**What you should do**.
In the excerpted email on calculator behavior, what does the writer say would happen if the Atoms object were changed dynamically (option 2)?

**Excerpted passage**.
++++++

So I would say 1) and some day we can think of 3).
A complication of 3) is that if the calculation actually happens with
a well-defined cell defined by the code, then the trajectory saved
would not contain that cell, which would be extremely annoying. Of
course the optimizer/calculator protocol could be made to deal with
this stuff but it seems complicated. If the Atoms object is changed
dynamically (option 2), then that's a nightmare and would cause all
but the stoutest of users to instantly lose their sanity.
Best regards
Ask
2016-11-29 14:19 GMT+01:00 Jens Jørgen Mortensen <jensj at fysik.dtu.dk>:
> On 11/29/2016 11:27 AM, Jakob Schiøtz wrote:
>>
>> Hi,
>>
>> What is a reasonable behaviour for a calculator such as ASAP when it
>> encounters an Atoms object with an incomplete unit cell?
>> It could
>>
>> 1) Just give up, with a sensible error message.

++++++

**Information supplied**.
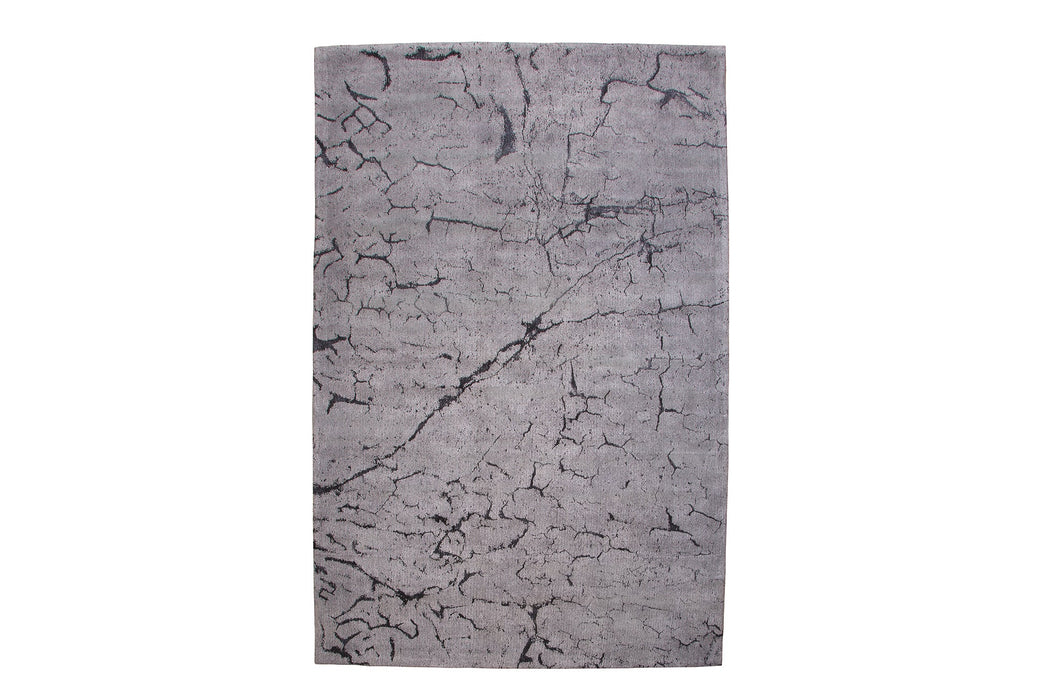 Teppich Fragmente 240x160cm grau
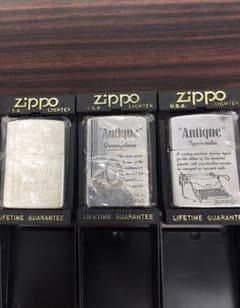 zippo ３点セットになります。のサムネイル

++++++

**Written response**.
It would be a nightmare and would cause all but the stoutest of users to instantly lose their sanity.